Pediatric melanoma is a rare disease with only around 400 cases diagnosed in the United States every year. To better understand this disease and how best to treat it, St. Jude Children’s Research Hospital scientists created a registry called Molecular Analysis of Childhood MELanocytic Tumors (MACMEL). A paper on findings from the registry was published today in Cancer.

“What is different about the MACMEL registry is that it is prospective,” said corresponding author Alberto Pappo, M.D., St. Jude Solid Tumor Division director. “We’re seeing the vast majority of enrolled patients as part of the melanoma clinic at St. Jude. We can follow these patients and conduct detailed pathology and molecular analysis.”

More than one disease

Through such efforts as the St. Jude-Washington University Pediatric Cancer Genome Project, scientists learned that pediatric melanoma is really not one disease, but multiple diseases. These subgroups include:

  • Conventional melanoma: melanocytic lesions with features similar to adult melanoma that occur almost exclusively in adolescents. These tumors often have BRAF and TERT promoter mutations.
  • Spitz melanoma and atypical Spitz tumors: occur in younger patients and are characterized by copy number alterations. These tumors typically have kinase fusions involving MAP3K8, NTRK, ALK, ROS1, RET, BRAF or MET.
  • Giant congenital nevus melanomas: aggressive tumors that have NRAS mutations and upregulation of TERT.

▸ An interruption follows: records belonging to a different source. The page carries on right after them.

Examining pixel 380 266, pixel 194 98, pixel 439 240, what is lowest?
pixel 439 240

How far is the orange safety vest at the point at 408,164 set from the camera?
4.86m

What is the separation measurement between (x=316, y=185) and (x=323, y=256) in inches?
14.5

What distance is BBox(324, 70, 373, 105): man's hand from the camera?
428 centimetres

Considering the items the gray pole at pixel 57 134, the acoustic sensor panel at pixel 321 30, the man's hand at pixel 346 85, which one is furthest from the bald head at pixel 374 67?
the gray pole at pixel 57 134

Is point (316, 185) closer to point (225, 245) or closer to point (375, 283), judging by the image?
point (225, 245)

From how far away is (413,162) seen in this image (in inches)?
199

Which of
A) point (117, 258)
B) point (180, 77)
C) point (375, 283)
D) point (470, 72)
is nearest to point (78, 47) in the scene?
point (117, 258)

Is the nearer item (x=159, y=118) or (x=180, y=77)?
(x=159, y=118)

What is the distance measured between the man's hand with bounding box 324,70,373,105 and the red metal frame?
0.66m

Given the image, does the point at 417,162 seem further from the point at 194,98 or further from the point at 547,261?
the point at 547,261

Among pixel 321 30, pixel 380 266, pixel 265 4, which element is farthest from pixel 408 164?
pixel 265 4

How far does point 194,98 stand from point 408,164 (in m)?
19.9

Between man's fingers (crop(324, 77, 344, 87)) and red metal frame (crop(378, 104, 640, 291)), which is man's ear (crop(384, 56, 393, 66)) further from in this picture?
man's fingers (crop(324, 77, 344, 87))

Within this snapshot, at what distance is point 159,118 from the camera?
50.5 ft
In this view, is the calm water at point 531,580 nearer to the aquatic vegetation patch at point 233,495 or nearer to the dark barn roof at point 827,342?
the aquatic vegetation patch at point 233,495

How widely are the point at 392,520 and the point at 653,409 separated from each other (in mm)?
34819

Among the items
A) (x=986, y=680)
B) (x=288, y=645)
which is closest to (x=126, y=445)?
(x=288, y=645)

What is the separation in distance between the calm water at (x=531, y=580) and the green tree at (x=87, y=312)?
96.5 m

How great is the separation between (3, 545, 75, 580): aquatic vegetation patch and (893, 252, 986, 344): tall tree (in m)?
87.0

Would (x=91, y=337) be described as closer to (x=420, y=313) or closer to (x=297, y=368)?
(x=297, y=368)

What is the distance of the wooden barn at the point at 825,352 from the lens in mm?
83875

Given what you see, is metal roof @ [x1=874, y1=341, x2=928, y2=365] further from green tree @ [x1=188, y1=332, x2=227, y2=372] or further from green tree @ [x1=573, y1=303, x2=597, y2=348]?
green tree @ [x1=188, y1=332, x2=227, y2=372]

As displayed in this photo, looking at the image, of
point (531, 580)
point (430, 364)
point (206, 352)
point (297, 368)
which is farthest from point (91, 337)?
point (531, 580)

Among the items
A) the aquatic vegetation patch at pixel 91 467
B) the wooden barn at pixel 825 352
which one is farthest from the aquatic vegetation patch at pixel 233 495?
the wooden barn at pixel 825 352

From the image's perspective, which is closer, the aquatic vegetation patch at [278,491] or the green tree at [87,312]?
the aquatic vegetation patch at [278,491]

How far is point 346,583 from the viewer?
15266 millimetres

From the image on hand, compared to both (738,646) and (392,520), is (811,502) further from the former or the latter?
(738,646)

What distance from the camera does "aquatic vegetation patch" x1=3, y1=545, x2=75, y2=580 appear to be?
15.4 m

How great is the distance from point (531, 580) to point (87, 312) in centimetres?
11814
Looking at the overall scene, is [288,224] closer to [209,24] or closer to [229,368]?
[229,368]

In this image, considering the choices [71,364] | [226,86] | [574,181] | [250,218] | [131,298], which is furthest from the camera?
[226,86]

No reliable clinical or morphologic features can accurately predict the clinical behavior of melanoma tumors in children. However, the registry provides the opportunity to better understand the natural history of these tumors and, potentially, treat them.

Registry findings

“What we’re seeing from the registry’s data is that these are incredibly diverse tumors. Some patients need drastic measures. For many others, masterful watching is the best option,” said last author Armita Bahrami, M.D., formerly of St. Jude and now of Emory University. “It is critical for the care team to consider all available clinical, pathologic and genomic data in order to assign patients to the appropriate risk category.”

The registry has been open and enrolling patients since 2016. The researchers analyzed data from the first 70 patients enrolled and categorized them as either one of the three recognized subgroups, or as “other.” From the registry, the researchers were able to determine that most spitzoid melanomas have a gene fusion, most commonly involving MAP3K8. They also found that spitzoid melanomas that do not have a TERT mutation have a benign clinical course.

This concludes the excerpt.